Doctor Trevor Van Schooneveld at the University of Nebraska Medical Center in Omaha, says the deadly bacterium known as CRE is very rare in this part of the country.
“What makes this bug ‘super’ is that it’s really resistant and it’s typically resistant to most of the antimicrobials we would use to treat it,” Dr. Van Schooneveld says. “It’s not anything different as a bacteria. It’s typical like e-coli or other things we encounter, but it’s highly resistant.”
Health officials believe the “superbug” outbreak at UCLA’s Ronald Reagan Medical Center was caused by a commonly used medical device, an endoscope. Vanschooneveld says it sounds like the devices were properly cleaned after procedures.
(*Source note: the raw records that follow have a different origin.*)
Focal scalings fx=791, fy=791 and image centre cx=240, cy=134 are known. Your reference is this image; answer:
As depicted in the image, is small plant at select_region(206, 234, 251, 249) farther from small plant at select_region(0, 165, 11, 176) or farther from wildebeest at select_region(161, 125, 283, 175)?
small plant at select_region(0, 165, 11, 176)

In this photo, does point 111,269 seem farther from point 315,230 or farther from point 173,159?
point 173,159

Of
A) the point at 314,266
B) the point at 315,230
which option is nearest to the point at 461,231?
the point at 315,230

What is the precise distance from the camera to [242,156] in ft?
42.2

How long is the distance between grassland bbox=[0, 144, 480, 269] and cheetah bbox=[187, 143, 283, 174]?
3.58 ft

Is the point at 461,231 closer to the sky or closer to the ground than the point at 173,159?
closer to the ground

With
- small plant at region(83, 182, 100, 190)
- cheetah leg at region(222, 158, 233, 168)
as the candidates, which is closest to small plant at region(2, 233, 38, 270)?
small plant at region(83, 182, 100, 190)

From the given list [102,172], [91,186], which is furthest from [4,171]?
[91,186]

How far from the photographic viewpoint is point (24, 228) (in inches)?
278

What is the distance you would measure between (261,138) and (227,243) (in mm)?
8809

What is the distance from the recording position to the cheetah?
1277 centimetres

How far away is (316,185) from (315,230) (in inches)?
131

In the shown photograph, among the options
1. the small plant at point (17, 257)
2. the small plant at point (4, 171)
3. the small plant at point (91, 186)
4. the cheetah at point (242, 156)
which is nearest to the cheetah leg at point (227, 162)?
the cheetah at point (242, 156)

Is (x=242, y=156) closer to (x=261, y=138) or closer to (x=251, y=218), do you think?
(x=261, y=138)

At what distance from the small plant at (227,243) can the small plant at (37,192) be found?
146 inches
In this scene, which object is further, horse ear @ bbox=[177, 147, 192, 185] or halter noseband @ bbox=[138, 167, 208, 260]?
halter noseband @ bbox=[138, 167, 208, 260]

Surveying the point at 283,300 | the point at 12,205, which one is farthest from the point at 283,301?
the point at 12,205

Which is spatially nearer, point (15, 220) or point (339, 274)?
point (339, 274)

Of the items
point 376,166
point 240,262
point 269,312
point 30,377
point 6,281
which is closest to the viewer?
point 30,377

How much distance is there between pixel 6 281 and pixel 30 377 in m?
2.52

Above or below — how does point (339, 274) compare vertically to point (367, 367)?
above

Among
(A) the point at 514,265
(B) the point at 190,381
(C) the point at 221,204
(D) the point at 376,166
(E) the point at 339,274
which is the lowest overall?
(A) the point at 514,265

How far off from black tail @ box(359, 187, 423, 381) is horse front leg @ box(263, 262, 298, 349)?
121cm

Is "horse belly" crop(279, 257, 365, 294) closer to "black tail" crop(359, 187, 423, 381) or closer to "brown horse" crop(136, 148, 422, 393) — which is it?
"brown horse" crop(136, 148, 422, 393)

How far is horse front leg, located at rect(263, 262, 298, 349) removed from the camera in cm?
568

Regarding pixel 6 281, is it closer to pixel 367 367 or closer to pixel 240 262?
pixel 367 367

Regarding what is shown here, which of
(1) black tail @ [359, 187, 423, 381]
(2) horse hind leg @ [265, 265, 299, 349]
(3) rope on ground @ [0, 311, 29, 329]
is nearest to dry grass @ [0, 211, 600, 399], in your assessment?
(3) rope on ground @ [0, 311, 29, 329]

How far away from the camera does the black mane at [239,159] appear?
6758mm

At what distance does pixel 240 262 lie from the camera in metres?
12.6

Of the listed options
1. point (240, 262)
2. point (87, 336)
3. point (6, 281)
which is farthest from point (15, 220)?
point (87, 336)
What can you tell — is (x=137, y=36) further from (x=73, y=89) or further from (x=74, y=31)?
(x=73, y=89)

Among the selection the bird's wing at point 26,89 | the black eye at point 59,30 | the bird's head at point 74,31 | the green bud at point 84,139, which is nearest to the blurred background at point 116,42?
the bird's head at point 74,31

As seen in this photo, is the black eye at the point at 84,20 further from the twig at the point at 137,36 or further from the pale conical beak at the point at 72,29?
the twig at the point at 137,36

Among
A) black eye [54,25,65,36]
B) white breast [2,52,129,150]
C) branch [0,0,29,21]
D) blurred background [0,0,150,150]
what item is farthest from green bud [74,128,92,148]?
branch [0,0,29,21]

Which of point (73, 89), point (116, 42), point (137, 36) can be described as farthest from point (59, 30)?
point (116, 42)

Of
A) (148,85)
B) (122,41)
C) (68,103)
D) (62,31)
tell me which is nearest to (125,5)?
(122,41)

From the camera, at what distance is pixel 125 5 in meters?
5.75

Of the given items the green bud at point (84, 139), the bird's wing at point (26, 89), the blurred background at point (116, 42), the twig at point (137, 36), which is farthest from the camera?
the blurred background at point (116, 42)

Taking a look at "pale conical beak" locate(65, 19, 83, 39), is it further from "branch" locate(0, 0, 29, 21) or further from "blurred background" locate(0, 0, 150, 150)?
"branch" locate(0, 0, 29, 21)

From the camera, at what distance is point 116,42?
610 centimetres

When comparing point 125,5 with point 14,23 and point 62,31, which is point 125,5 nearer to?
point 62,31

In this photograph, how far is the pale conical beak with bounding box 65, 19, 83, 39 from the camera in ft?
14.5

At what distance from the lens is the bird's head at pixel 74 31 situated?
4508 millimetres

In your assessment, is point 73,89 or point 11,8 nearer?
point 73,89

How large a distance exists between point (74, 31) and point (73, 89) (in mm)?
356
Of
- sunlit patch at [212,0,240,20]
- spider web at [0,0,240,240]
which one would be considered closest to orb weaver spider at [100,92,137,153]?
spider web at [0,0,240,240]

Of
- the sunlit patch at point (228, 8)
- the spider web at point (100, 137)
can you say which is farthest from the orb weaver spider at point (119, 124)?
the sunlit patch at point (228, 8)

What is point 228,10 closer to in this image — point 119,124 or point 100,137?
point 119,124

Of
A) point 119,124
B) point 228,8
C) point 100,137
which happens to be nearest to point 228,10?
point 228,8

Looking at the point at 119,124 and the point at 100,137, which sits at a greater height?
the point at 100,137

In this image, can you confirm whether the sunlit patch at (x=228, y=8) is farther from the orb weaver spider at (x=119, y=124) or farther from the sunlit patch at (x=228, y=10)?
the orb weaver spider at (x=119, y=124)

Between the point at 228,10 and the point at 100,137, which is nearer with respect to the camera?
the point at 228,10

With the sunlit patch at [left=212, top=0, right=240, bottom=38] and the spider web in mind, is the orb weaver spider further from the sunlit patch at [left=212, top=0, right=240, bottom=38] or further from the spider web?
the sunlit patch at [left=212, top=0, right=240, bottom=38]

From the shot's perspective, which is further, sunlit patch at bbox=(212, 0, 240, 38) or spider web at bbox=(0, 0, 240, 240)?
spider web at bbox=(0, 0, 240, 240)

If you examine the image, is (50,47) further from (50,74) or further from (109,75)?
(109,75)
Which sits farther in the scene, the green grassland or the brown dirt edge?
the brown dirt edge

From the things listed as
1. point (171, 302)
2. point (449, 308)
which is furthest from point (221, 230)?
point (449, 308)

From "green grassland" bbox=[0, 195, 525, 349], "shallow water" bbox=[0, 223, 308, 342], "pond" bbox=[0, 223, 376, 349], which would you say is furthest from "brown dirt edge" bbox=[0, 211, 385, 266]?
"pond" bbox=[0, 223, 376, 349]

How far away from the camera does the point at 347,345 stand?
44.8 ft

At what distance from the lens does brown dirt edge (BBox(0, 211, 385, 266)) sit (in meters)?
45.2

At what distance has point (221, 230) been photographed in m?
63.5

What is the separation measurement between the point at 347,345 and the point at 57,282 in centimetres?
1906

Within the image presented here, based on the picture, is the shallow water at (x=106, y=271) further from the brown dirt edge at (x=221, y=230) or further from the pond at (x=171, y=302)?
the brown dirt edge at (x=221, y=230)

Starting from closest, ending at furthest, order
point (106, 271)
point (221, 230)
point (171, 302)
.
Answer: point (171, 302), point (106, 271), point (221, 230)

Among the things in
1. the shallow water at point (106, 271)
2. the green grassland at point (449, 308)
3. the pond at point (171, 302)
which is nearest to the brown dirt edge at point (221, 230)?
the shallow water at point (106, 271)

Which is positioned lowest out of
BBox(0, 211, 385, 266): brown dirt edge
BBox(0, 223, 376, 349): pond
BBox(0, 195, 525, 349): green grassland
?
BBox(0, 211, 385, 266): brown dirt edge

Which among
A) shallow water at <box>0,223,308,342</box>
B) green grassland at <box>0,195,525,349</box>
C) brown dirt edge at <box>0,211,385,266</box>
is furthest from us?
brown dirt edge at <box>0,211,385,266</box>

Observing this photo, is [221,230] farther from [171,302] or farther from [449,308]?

“The things that have people concerned is that it appears the transmission of these is linked to the use of endoscopes,” Van Schooneveld says. “It doesn’t appear that anybody was doing anything wrong when they were cleaning the scopes.” He says people in Iowa and Nebraska shouldn’t be fearful if they’re having a procedure done that involves one of these devices.
“Duodenoscopes are rather complex pieces of machinery that are used to access people’s pancreas, basically, through their intestine,” Van Schooneveld says. “So, it’s rather difficult to clean these. There may be, it appears, very small areas where, because bacteria are very small, they’re able to survive in these crevices and cracks that just can’t be accessed through cleaning.” He works in the same Omaha hospital complex that treated four Ebola patients in a special biocontainment unit in recent months.